## Exercise
Extract, from the listing that follows, each line containing the word "gtag".

Listed entries START

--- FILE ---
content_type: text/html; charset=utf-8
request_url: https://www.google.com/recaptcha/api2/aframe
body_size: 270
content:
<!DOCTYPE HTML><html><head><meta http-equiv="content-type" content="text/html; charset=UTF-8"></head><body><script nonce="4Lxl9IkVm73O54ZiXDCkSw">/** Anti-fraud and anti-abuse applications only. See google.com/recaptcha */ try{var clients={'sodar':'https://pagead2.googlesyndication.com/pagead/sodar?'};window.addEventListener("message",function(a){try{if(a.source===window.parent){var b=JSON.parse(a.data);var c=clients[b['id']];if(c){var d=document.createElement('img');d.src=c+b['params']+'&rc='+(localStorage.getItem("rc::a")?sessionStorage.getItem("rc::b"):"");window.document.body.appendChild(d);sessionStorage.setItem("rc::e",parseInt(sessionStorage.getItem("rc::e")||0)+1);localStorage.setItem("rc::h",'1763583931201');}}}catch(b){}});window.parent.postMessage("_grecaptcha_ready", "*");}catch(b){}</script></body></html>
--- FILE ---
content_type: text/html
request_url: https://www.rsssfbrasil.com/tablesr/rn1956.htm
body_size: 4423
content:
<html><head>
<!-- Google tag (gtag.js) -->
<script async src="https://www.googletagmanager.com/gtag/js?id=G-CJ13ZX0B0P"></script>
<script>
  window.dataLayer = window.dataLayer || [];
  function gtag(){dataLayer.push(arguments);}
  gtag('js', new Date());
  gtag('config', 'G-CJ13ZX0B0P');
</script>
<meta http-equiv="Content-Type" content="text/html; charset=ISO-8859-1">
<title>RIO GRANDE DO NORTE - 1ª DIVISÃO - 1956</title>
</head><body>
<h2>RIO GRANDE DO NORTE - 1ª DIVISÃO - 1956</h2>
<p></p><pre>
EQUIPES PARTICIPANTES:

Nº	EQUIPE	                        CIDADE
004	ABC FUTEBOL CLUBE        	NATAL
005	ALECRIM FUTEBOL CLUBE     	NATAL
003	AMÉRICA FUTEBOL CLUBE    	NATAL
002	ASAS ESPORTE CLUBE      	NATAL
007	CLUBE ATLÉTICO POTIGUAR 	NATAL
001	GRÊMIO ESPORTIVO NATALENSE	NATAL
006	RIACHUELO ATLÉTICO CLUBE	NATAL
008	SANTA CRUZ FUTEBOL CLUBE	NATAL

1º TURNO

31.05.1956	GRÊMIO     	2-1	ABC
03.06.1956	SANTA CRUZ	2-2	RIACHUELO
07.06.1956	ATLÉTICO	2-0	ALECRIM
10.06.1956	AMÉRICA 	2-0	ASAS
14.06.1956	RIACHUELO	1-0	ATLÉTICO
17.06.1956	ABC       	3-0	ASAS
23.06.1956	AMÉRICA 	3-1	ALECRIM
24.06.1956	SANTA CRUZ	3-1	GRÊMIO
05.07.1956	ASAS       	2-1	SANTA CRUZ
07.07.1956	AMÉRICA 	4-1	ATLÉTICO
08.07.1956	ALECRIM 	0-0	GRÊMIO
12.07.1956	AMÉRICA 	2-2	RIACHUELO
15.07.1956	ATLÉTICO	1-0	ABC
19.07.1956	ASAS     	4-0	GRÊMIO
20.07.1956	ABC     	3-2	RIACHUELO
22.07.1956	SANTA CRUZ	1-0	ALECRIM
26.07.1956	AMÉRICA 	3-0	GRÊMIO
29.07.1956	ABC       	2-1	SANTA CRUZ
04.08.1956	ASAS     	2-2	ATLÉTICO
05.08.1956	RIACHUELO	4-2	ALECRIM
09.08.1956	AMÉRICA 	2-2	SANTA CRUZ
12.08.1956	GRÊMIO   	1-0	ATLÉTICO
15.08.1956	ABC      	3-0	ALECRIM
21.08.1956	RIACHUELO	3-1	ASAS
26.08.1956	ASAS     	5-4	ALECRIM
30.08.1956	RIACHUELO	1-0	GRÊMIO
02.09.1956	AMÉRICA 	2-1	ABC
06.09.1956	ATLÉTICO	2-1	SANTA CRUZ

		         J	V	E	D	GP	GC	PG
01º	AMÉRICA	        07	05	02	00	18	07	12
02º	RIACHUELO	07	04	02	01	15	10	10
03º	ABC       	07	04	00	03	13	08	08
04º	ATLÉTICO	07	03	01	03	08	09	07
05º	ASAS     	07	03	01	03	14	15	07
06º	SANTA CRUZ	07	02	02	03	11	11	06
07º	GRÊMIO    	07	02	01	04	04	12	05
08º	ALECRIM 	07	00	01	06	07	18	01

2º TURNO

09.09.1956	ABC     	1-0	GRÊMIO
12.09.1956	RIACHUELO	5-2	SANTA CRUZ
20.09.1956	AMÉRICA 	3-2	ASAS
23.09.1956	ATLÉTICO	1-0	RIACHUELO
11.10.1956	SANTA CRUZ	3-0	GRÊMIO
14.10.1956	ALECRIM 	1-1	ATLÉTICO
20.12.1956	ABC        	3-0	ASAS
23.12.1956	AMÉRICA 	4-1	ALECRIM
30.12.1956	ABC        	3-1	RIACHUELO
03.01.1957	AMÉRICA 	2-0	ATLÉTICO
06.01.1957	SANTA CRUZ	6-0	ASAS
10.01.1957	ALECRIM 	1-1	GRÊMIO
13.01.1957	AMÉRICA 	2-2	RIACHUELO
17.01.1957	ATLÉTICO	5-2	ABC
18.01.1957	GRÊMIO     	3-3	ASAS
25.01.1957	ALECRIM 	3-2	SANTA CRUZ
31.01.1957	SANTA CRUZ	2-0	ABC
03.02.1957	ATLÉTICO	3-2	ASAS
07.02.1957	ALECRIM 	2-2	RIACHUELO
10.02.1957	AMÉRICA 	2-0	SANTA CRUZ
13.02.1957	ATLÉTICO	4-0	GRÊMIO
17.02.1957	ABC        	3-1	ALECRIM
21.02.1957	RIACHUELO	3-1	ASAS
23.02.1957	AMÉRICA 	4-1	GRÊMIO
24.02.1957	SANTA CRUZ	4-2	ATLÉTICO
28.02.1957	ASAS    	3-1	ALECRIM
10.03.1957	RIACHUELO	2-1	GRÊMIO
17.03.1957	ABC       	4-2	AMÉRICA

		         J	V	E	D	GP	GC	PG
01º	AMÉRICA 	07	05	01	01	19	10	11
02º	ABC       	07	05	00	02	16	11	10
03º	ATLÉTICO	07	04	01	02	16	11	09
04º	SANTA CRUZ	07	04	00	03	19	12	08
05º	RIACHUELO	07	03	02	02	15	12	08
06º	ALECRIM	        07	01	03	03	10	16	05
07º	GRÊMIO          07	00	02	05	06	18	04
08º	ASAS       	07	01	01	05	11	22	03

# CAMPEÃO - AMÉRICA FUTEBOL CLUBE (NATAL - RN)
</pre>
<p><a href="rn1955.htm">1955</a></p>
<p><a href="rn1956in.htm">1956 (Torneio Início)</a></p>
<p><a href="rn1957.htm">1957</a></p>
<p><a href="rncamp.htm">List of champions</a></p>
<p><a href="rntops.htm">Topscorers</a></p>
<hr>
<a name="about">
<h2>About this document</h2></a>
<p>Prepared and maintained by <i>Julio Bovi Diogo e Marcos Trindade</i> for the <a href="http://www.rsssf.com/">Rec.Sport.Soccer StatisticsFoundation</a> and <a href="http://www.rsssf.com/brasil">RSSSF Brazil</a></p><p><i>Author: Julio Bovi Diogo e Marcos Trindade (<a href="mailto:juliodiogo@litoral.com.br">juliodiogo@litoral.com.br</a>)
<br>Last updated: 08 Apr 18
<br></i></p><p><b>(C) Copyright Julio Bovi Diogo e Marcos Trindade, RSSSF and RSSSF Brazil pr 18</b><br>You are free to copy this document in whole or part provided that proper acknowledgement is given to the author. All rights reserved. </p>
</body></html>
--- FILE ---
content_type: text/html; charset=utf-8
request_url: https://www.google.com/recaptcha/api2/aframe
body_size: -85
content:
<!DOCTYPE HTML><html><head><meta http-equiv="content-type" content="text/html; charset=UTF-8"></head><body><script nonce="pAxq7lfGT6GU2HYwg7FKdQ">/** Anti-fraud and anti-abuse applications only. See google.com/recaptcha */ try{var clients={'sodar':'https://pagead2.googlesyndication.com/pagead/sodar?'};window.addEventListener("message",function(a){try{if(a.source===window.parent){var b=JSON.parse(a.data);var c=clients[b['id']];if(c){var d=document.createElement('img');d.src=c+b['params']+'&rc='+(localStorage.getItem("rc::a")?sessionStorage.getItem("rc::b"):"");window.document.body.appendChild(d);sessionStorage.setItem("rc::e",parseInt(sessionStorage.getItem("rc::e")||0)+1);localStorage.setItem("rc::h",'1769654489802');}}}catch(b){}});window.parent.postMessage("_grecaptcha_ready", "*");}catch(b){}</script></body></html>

Listed entries END

## Response to the task
<!-- Google tag (gtag.js) -->
<script async src="https://www.googletagmanager.com/gtag/js?id=G-CJ13ZX0B0P"></script>
  function gtag(){dataLayer.push(arguments);}
  gtag('js', new Date());
  gtag('config', 'G-CJ13ZX0B0P');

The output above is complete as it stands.